**TASK DETAILS**: Could you extract every entry below and reproduce it exactly?
————
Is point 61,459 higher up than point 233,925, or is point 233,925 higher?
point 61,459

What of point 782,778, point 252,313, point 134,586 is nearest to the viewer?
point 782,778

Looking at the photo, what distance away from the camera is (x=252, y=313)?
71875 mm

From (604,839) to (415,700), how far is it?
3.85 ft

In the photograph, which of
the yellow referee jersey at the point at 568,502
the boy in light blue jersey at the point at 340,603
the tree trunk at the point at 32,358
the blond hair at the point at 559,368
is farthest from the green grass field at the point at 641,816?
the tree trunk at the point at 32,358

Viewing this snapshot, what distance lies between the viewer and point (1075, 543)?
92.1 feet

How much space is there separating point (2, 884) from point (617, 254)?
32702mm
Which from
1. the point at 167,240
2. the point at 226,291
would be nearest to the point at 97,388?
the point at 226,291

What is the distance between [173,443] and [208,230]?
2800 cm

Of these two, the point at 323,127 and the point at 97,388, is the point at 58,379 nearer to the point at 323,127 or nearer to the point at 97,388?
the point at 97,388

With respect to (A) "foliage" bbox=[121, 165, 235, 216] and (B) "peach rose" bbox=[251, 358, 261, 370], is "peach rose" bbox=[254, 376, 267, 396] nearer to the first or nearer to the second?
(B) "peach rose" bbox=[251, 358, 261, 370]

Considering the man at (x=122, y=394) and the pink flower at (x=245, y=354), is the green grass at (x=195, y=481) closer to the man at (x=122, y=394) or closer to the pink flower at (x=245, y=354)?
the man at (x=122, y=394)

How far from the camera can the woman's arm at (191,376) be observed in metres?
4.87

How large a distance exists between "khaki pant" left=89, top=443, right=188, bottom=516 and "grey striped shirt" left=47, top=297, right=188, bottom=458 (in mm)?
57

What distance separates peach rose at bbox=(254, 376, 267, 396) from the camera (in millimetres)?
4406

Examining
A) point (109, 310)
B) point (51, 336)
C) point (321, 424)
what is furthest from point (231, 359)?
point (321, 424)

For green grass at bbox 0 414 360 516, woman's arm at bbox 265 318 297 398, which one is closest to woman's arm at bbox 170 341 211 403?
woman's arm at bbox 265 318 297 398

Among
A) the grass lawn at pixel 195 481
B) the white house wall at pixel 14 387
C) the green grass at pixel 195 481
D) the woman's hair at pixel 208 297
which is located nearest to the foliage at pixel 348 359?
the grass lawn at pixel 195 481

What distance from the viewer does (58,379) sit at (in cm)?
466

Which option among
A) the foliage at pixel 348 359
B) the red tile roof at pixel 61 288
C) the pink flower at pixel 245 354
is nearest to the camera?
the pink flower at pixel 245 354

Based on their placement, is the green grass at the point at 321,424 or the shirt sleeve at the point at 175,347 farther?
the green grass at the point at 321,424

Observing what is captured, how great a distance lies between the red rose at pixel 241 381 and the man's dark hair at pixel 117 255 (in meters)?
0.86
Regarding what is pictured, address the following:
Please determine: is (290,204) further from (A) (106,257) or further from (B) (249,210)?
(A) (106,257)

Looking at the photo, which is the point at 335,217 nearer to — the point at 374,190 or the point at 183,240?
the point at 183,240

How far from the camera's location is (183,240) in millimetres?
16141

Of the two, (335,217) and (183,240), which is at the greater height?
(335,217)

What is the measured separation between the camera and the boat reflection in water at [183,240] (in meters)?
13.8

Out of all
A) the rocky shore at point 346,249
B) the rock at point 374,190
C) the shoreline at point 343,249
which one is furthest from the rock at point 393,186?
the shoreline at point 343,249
————
**THE REPLY**:
Is point 61,459 higher up than point 233,925, or is point 233,925 higher?
point 61,459

What of point 782,778, point 252,313, point 134,586 is nearest to the viewer?
point 782,778

Looking at the photo, what distance away from the camera is (x=252, y=313)?
71875 mm

From (604,839) to (415,700), how far is it?
3.85 ft

In the photograph, which of
the yellow referee jersey at the point at 568,502
the boy in light blue jersey at the point at 340,603
the tree trunk at the point at 32,358
the blond hair at the point at 559,368
is farthest from the green grass field at the point at 641,816?
the tree trunk at the point at 32,358

Viewing this snapshot, what distance lies between the viewer and point (1075, 543)?
92.1 feet

How much space is there separating point (2, 884) from point (617, 254)?
32702mm
Which from
1. the point at 167,240
2. the point at 226,291
would be nearest to the point at 97,388?
the point at 226,291

What is the distance between [173,443] and [208,230]?
2800 cm

Of these two, the point at 323,127 and the point at 97,388, is the point at 58,379 nearer to the point at 323,127 or nearer to the point at 97,388?
the point at 97,388

With respect to (A) "foliage" bbox=[121, 165, 235, 216] and (B) "peach rose" bbox=[251, 358, 261, 370], is "peach rose" bbox=[254, 376, 267, 396] nearer to the first or nearer to the second?
(B) "peach rose" bbox=[251, 358, 261, 370]

Considering the man at (x=122, y=394) and the pink flower at (x=245, y=354), is the green grass at (x=195, y=481) closer to the man at (x=122, y=394) or closer to the pink flower at (x=245, y=354)?
the man at (x=122, y=394)

How far from the camera can the woman's arm at (191,376) be observed in metres?
4.87

How large a distance exists between "khaki pant" left=89, top=443, right=188, bottom=516 and "grey striped shirt" left=47, top=297, right=188, bottom=458 (in mm)?
57

What distance separates peach rose at bbox=(254, 376, 267, 396) from the camera (in millimetres)?
4406

Examining
A) point (109, 310)
B) point (51, 336)
C) point (321, 424)
what is furthest from point (231, 359)?
point (321, 424)

For green grass at bbox 0 414 360 516, woman's arm at bbox 265 318 297 398, which one is closest to woman's arm at bbox 170 341 211 403?
woman's arm at bbox 265 318 297 398

Among
A) the grass lawn at pixel 195 481
B) the white house wall at pixel 14 387
C) the green grass at pixel 195 481
D) the woman's hair at pixel 208 297
which is located nearest to the foliage at pixel 348 359?
the grass lawn at pixel 195 481

What distance from the viewer does (58,379) sit at (in cm)?
466

Which option among
A) the foliage at pixel 348 359
B) the red tile roof at pixel 61 288
C) the pink flower at pixel 245 354
is nearest to the camera?
the pink flower at pixel 245 354

Based on their placement, is the green grass at the point at 321,424 or the shirt sleeve at the point at 175,347 farther?
the green grass at the point at 321,424

Observing what is captured, how great a distance lies between the red rose at pixel 241 381 and the man's dark hair at pixel 117 255 (in meters)?
0.86
Regarding what is pictured, address the following:
Please determine: is (290,204) further from (A) (106,257) or further from (B) (249,210)?
(A) (106,257)

Looking at the photo, which is the point at 335,217 nearer to — the point at 374,190 or the point at 183,240?
the point at 183,240

How far from the camera's location is (183,240) in millimetres?
16141

Of the two, (335,217) and (183,240), which is at the greater height?
(335,217)

What is the measured separation between the camera and the boat reflection in water at [183,240] (in meters)?
13.8

Out of all
A) the rocky shore at point 346,249
B) the rock at point 374,190
C) the shoreline at point 343,249
which one is furthest from the rock at point 393,186?
the shoreline at point 343,249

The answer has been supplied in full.